Puis la maman repart en claquant un bisou sur la joue de sa fille et je referme la porte derrière elle. Je sais que les garçons sont partis jouer à leurs jeux vidéos, nous sommes à présent deux. Elle et moi.

- Alors ma petite préférée, tu as faim peut-être ?

Elle secoue la tête et l'enfonce dans mon cou.

- Que se passe-t-il, ma belle ? je m'inquiète en touchant son front,au cas où elle aurait de la fièvre.

- Les cauchemars ne s'arrêtent pas, dit-elle, sur le point de pleurer.

Je la repose alors par terre, lui prend la main et l'emmène dans ma chambre. Nous nous asseyons toutes les deux sur mon lit.

- Ce qu'essaie le médecin ne marche toujours pas ?

- Non, ça marche pas.

Je caresse ses cheveux noirs puis lui relève la tête afin de croiser son regard.

- Tu dois contrôler tes pensées. Je pense que ça t'aiderait. Mais tes plus grandes peurs seront toujours là. Tu feras toujours des cauchemars, seulement tu en feras beaucoup moins.

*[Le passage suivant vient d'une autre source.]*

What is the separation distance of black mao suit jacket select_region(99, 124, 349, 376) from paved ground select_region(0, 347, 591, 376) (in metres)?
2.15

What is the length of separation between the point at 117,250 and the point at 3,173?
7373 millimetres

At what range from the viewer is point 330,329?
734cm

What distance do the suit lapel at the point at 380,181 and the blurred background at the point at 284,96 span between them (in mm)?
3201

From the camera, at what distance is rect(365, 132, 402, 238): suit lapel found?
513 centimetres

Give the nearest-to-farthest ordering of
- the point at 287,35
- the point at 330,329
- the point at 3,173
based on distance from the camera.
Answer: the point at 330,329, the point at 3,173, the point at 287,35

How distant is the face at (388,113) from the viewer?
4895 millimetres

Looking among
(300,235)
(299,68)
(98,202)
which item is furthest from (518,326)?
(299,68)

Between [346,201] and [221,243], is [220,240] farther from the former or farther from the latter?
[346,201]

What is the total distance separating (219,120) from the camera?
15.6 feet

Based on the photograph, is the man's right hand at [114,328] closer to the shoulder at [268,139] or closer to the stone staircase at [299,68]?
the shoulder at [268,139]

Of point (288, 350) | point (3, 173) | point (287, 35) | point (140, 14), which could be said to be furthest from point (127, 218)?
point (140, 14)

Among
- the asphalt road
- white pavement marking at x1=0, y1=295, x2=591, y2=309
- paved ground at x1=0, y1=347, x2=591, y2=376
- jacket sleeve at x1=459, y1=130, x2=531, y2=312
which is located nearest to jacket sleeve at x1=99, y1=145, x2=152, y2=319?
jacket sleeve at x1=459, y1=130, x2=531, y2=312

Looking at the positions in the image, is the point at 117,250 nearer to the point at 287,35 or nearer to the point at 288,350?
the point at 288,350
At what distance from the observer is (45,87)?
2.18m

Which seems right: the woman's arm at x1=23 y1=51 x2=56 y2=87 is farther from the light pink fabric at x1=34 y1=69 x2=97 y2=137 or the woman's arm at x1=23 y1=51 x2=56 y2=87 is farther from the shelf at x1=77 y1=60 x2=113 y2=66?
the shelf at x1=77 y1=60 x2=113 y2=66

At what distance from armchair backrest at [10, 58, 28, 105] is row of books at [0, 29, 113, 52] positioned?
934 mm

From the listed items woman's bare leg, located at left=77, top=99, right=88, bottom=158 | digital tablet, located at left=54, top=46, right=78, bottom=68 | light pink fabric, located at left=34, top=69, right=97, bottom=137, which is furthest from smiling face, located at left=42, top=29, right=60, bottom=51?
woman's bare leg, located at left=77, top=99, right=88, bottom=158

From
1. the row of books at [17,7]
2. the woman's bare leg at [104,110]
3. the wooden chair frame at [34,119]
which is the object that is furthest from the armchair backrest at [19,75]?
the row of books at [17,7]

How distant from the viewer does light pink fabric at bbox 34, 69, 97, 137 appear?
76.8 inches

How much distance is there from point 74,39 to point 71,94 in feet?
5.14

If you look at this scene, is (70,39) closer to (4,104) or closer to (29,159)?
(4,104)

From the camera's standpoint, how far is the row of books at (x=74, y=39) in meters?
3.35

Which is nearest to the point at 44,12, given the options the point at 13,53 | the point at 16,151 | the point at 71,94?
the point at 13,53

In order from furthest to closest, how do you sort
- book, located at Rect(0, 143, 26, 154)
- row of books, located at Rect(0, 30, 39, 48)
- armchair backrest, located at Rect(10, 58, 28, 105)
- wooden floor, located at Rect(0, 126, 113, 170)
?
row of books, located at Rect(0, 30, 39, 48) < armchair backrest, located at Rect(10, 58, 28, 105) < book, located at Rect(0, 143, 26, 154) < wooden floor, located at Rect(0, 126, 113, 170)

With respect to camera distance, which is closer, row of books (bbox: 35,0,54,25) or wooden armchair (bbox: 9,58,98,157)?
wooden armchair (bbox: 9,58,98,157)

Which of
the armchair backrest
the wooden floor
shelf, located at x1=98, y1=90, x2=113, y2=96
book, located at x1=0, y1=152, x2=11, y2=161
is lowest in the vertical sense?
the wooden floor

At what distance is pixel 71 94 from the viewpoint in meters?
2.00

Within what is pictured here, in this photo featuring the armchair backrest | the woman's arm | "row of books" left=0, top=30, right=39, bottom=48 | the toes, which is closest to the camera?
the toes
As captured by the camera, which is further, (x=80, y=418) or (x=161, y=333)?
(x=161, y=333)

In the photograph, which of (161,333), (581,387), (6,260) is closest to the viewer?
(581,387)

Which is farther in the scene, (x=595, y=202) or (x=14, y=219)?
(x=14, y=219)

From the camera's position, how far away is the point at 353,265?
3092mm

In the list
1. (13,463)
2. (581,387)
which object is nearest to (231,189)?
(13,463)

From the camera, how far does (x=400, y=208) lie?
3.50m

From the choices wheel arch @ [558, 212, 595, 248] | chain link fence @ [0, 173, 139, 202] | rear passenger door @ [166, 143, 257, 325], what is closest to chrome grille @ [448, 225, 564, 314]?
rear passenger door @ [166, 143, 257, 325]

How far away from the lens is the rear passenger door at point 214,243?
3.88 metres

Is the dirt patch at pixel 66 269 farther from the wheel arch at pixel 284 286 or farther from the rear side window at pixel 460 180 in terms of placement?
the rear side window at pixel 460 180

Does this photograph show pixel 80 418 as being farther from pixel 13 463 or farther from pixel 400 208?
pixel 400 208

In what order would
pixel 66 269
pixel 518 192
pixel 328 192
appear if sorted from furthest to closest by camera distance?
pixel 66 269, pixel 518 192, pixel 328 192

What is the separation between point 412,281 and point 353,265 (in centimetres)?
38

Noémie essaie d'assimiler tout ce que je viens de lui dire, elle est craquante. Ses yeux noirs me transpercent et j'attends sa réponse. Mais à ma grande surprise, ça n'a plus aucun rapport avec notre conversation :

- Ton copain, il n'est pas là ?

J'ai un léger pincement au cœur mais je suis habituée avec elle. J'essaie en vain de lui faire un sourire rassurant mais elle ne récolte qu'une grimace.

- Non, il n'est pas ici. Il est toujours endormi.

- Pourquoi il ne se réveille pas ?

- Et bien, Nathan a aussi vécu les attentats. Nathan, c'est le prénom de mon copain. Mais il a été plus blessé que moi. Il a eu un traumatisme crânien, c'est comme ça qu'on dit.

- Mais il se réveillera un jour, non ?

Je lui dis la vérité, je n'ai rien à cacher.

- J'espère. Parce qu'il peut ne jamais se réveiller.

- C'est possible, ça ?

- Oui.

- Oh, non ! Mince, mince...

Ces derniers mots, je n'ai pas l'impression qu'ils me sont destinés. Comme s'ils sont pour elle-même. Sa réaction m'intrigue ; je fronce alors les sourcils et lui demande :

- Qu'est-ce qui se passe, Noémie ? Je vois bien que tes questions avaient un autre but. Qu'y a-t-il ?

Elle ouvre de grands yeux coupables. Je connais ce genre de regard. Puis elle baisse la tête, la voix brisée et me dit d'une voix à peine audible :

- Un garçon de ma classe est dans le coma à cause de moi.